Every year, as the days grow shorter and the pace of life seems to quicken, the Church turns its attention to Advent—a season often mistaken for simply “getting ready for Christmas.” But Advent is far more than preparation. It is a holy invitation to pause, to breathe, and to attend to the God who comes to us. The word itself—Adventus—means “arrival.” It points not to our movement toward God, but to God’s movement toward us.

This distinction is at the heart of Jürgen Moltmann’s theology of Adventus and Futurum. Moltmann, one of the great theologians of hope, reminds us that there are two very different ways of imagining the future. Futurum is the future we create through our plans, our striving, our effort—what results from the natural unfolding of what already is. It’s the kind of future we are tempted to obsess over this time of year: fixing, improving, organizing, achieving, making everything just right. It is a future built on our momentum.
But Adventus is something else entirely. Adventus is the future that arrives from the outside—from God. It comes as holy disruption, as surprise, as grace, as gift. It does not emerge from what we already have; it breaks in from beyond what we could imagine. For Moltmann, Adventus is the true Christian hope: the conviction that God is not waiting for us to build the world God desires. God is already on the move, already drawing near, already arriving in our midst.
This is what the season of Advent proclaims: the world is not saved by our striving but by God’s coming.
And so Advent gently calls us to resist the anxious, hurried logic of Futurum. The hectic schedule, the year-end pressures, the cultural whirl of shopping and noise—these tempt us to think that the meaning of the season depends on our effort. But Advent says the opposite. Advent invites us into quiet expectations, holy longing, and attentive waiting. Not passive waiting, but a hopeful openness to the One who comes.
In Jesus Christ, God arrives—first in a manger, in our struggles and joys, and one day in fullness.
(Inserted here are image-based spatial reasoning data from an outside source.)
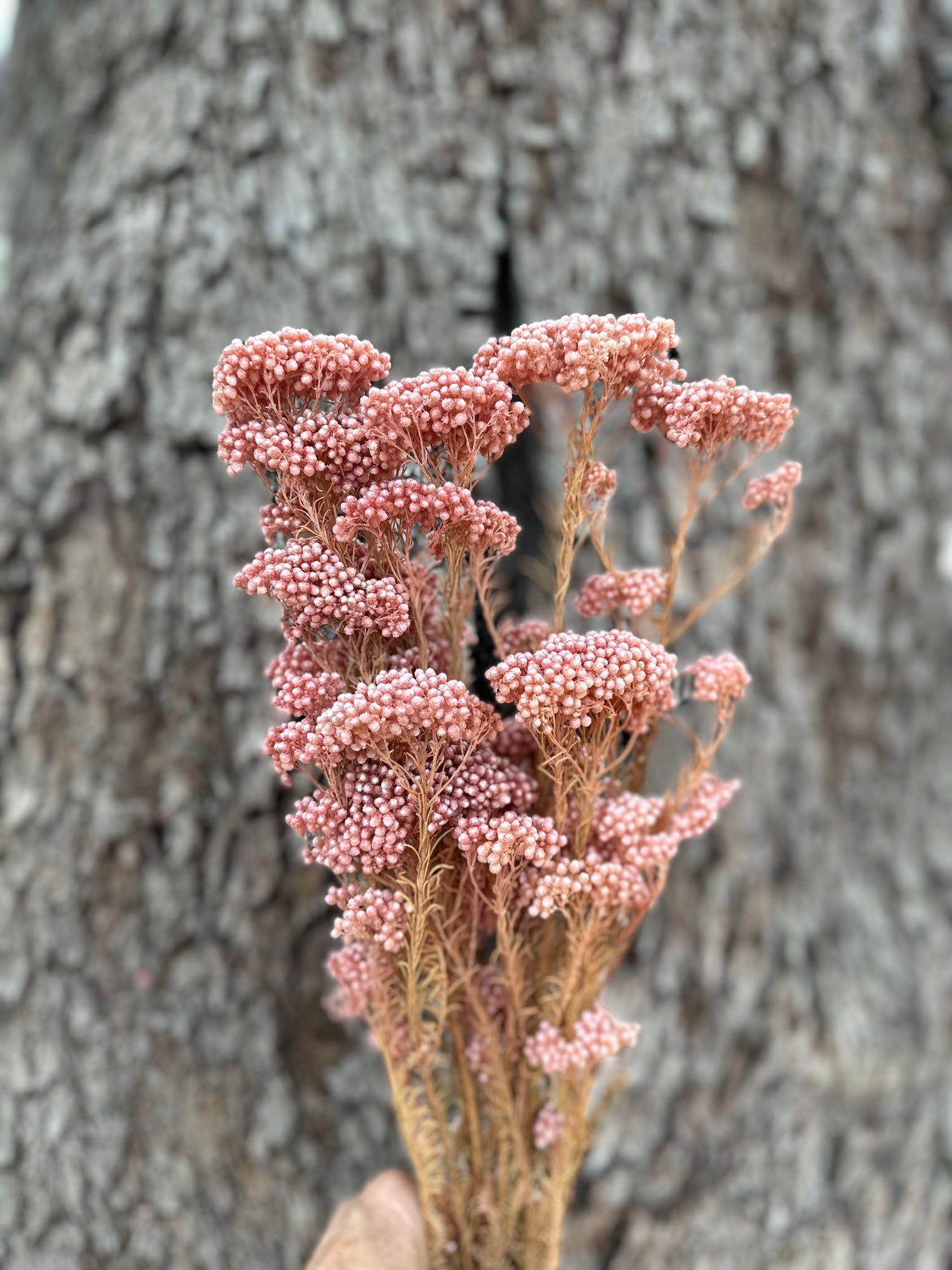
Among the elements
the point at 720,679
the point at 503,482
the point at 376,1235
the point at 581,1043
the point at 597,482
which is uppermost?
the point at 503,482

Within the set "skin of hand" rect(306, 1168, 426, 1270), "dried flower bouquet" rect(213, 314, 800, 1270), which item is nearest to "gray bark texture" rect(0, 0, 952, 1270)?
"skin of hand" rect(306, 1168, 426, 1270)

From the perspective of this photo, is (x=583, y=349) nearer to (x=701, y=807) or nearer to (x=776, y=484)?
(x=776, y=484)

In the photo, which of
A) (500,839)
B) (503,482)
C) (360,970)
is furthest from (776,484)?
(503,482)

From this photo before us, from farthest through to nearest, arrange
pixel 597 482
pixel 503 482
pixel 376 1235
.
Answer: pixel 503 482 < pixel 376 1235 < pixel 597 482

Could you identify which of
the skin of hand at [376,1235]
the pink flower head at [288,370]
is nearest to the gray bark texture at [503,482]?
the skin of hand at [376,1235]

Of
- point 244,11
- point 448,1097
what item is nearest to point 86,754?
point 448,1097

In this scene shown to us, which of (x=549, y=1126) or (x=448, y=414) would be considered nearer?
(x=448, y=414)

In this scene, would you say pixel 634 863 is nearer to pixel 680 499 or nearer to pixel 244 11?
pixel 680 499
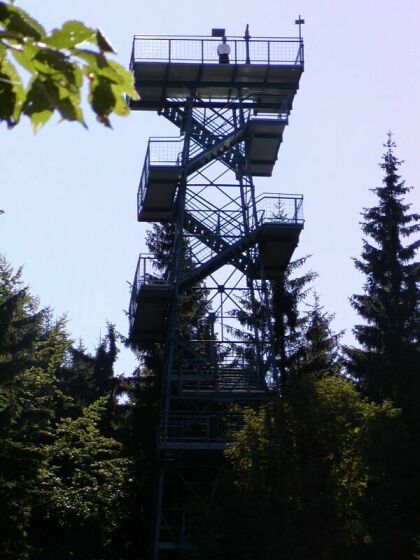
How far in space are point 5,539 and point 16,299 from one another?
1134 centimetres

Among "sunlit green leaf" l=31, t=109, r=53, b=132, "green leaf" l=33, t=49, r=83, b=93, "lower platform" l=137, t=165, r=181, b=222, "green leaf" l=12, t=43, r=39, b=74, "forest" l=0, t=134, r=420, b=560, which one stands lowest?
Answer: "sunlit green leaf" l=31, t=109, r=53, b=132

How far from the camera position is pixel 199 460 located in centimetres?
3086

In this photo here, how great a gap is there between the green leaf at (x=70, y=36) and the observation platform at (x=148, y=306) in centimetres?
2787

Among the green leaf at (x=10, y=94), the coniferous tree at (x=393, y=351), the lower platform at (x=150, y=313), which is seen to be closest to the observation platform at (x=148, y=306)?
the lower platform at (x=150, y=313)

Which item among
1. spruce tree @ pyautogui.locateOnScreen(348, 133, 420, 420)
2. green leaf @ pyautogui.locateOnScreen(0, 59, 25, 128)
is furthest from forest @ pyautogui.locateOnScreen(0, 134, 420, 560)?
green leaf @ pyautogui.locateOnScreen(0, 59, 25, 128)

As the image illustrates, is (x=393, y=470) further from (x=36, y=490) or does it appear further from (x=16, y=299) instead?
(x=16, y=299)

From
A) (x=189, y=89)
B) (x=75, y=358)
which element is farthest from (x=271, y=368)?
(x=75, y=358)

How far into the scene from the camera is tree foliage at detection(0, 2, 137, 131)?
3.44 metres

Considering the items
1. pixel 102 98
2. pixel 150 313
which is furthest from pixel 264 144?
pixel 102 98

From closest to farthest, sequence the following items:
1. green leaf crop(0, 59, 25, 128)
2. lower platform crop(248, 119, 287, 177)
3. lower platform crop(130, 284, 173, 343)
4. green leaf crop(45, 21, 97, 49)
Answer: green leaf crop(45, 21, 97, 49), green leaf crop(0, 59, 25, 128), lower platform crop(130, 284, 173, 343), lower platform crop(248, 119, 287, 177)

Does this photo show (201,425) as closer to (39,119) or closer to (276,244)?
(276,244)

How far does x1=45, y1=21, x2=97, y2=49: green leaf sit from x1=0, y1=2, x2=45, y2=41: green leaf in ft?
0.13

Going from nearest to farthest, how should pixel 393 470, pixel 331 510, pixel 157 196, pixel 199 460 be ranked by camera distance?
pixel 331 510
pixel 393 470
pixel 199 460
pixel 157 196

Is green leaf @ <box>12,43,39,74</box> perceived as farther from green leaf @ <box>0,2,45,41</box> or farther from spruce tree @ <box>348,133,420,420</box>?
spruce tree @ <box>348,133,420,420</box>
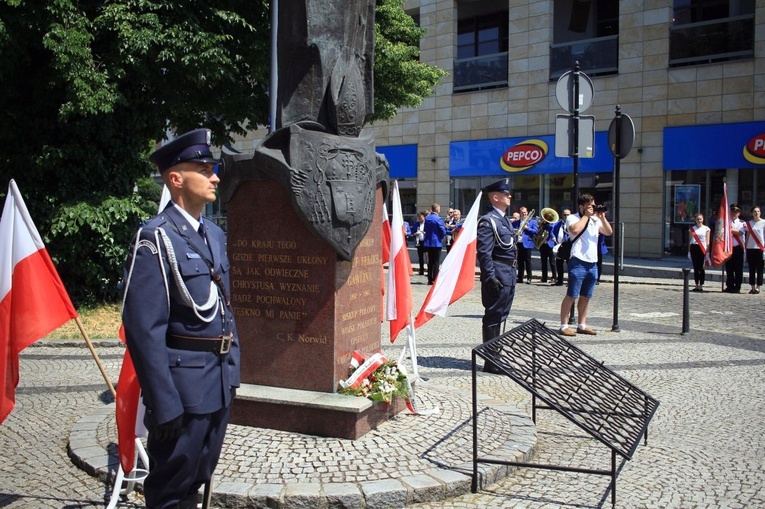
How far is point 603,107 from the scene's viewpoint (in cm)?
2389

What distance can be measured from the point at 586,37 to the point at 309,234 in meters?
23.1

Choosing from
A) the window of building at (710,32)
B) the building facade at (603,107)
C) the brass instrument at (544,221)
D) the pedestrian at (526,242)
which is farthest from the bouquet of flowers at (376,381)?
the window of building at (710,32)

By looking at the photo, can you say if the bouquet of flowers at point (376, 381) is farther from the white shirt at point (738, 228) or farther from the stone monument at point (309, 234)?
the white shirt at point (738, 228)

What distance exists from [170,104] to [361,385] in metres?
8.37

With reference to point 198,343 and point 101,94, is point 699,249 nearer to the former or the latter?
point 101,94

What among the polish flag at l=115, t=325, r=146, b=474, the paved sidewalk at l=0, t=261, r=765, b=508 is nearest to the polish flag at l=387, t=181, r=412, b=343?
the paved sidewalk at l=0, t=261, r=765, b=508

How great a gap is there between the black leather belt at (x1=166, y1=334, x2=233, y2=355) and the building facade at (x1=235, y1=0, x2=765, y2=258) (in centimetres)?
2010

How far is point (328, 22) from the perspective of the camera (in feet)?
19.2

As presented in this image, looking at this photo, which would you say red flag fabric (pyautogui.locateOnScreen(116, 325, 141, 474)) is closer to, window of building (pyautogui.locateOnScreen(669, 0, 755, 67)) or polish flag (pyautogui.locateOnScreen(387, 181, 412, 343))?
polish flag (pyautogui.locateOnScreen(387, 181, 412, 343))

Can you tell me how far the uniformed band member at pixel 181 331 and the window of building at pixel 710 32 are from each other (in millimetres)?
22175

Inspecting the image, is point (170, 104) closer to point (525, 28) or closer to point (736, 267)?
point (736, 267)

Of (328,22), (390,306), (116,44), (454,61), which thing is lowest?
(390,306)

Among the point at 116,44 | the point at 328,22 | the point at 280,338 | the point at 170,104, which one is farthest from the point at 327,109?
the point at 170,104

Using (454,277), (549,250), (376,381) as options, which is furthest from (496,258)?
(549,250)
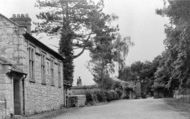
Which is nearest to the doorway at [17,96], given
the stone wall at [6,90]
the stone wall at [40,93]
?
the stone wall at [40,93]

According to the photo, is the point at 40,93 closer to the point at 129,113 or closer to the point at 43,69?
the point at 43,69

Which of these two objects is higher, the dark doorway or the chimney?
the chimney

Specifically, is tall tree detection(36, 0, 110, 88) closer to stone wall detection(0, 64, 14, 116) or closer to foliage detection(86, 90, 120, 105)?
foliage detection(86, 90, 120, 105)

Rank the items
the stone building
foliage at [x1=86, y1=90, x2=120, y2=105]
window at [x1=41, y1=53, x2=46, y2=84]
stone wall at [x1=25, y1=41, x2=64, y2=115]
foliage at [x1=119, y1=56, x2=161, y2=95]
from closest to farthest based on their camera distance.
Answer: the stone building < stone wall at [x1=25, y1=41, x2=64, y2=115] < window at [x1=41, y1=53, x2=46, y2=84] < foliage at [x1=86, y1=90, x2=120, y2=105] < foliage at [x1=119, y1=56, x2=161, y2=95]

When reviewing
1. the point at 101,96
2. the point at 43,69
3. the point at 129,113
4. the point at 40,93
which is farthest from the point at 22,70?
the point at 101,96

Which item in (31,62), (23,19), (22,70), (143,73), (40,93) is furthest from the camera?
(143,73)

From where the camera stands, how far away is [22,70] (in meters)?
27.5

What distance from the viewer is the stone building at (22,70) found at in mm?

Advent teaches us to look back with gratitude, to live now with awareness, and to look forward with hope. Not the hope that we will make the future turn out, but the hope that God will.
This season, may we resist the temptation to think Advent is something we must “pull off.” Instead, let’s allow Advent to shape us into people who notice the quiet ways God is already arriving: in compassion, in shared meals, in acts of kindness, in the faces of friends and strangers, in the deep stillness of prayer.
Christian hope is not built on what we can predict or produce. It is built on the God who surprises us. The God who arrives. The God whose future interrupts our present with joy and consolation.
May this Advent season be, for all of us, a time not of striving, but of receiving—of watching and waiting for the Adventus of God in Jesus Christ.